Sobre lo que llamáis la política económica del Régimen, nada más lejos de la realidad que el concepto que de ella os han hecho formar, y no os extrañe que me vea obligado a rechazar con la máxima energía el disparatado concepto que han hecho figurar en vuestros labios de que los males de España “sean fruto de una política persistente durante todos estos años, que ha herido profundamente las raíces mismas de la riqueza nacional”. ¿Quién puede haber llevado a vuestro ánimo tamaño dislate? ¿Qué raíces de la riqueza nacional han sido heridas por nuestro Régimen? ¿Sabéis, por acaso, cómo heredamos a España y cómo la hemos puesto? ¿El estado de abandono en que durante muchos años, cuando todo era fácil, se dejó a nuestra economía? ¿No habéis oído a nuestros enemigos repetir, antes de abandonar la nación, que nos dejaban inviable, con el oro expoliado, los ferrocarriles destruidos, los barcos robados, los depósitos vacíos, la cabaña arruinada y atraso de deudas comerciales de más de cuatrocientos millones de pesetas oro y una circulación monetaria tendente a lo astronómico? ¿Sabéis siquiera cuál fue la política económica de los Gobiernos que en España se han venido sucediendo?

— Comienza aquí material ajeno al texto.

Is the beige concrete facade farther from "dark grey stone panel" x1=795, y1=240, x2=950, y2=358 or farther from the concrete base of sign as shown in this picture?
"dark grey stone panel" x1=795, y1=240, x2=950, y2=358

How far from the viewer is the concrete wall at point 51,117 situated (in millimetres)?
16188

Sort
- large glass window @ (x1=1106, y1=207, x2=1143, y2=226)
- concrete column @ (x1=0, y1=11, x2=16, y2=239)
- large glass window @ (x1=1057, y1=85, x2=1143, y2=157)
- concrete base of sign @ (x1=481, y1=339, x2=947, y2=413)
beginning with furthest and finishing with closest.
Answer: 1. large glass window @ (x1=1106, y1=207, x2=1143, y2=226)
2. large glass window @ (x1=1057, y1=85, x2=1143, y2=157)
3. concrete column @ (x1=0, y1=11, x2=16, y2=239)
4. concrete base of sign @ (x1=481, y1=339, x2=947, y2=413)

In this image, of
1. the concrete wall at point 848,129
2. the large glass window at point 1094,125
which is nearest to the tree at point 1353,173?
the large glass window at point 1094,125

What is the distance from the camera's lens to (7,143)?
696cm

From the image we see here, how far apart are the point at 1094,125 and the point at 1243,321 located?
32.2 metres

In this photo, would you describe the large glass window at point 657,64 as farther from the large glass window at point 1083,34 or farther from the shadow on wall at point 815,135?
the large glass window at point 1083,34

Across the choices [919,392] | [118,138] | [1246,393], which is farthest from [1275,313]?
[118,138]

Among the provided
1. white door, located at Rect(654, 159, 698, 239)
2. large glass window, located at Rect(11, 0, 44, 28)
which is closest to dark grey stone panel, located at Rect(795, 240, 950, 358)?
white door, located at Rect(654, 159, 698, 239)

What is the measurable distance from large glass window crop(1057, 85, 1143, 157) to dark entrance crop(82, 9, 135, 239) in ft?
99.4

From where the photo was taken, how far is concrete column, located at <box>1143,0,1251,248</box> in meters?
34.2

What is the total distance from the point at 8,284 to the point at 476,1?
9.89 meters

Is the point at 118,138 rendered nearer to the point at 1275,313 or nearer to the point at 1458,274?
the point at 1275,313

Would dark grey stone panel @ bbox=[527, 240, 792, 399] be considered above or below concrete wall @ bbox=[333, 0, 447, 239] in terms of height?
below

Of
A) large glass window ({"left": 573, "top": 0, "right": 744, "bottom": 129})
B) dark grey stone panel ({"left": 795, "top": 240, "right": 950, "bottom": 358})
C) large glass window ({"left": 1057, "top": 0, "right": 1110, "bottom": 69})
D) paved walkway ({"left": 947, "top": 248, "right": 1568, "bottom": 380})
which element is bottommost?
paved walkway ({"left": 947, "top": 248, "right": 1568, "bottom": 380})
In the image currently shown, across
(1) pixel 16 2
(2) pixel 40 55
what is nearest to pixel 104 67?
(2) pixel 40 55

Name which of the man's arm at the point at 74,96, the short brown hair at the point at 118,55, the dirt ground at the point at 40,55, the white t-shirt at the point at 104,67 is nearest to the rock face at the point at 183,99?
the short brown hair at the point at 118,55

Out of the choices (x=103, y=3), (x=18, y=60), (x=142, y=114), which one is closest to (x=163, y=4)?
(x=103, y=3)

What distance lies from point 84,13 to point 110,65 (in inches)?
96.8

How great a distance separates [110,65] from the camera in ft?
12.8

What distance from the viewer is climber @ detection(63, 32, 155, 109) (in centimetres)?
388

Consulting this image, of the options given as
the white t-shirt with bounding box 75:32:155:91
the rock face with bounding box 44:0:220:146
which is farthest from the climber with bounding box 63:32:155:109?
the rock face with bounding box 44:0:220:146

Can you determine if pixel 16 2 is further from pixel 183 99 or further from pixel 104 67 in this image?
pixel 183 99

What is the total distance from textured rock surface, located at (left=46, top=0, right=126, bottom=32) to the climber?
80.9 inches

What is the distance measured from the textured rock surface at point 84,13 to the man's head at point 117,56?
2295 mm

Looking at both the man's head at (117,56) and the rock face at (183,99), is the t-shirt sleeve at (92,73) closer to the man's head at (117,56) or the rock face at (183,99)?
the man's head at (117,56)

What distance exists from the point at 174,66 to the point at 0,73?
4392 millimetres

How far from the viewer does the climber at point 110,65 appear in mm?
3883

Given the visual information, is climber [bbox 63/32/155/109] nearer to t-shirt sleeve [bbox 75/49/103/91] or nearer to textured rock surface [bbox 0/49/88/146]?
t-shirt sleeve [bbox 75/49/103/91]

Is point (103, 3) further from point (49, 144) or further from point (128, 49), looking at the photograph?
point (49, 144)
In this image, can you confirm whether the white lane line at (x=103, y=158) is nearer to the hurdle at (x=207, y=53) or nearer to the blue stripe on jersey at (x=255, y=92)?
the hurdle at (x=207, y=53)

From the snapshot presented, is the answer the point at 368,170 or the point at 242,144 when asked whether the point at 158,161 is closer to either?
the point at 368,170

Nuestra política económica no es un capricho: responde a una necesidad histórica y sin ella España se hubiera hundido definitivamente. La ecuación de una balanza comercial totalmente desnivelada en varios cientos de millones desde principios de siglo a nuestros días, que progresivamente iba haciendo a la nación cada día más pobre; la posesión en manos del extranjero de nuestras principales riquezas mineras –plomo, cobre, cinc, potasas, hierro- y las principales empresas industriales o de electricidad, entre las que destacan Ríotinto, Peñarroya, la Sevillana de Electricidad, Fuerzas y Riegos del Ebro, Telefónica y tantas otras empresas que vinieron sangrando a España y a su economía durante cincuenta años. No creo sea un timbre de honor para los regímenes y sistemas que nos precedieron.

El que España reivindique la posesión de las nuevas riquezas futuras y que en ellas el capital extranjero participe con la limitación del 25 por ciento o aquélla que sea verdaderamente indispensable mediante decreto motivado es el camino obligado de cuantos sienten a la nación y aspiran a levantarla.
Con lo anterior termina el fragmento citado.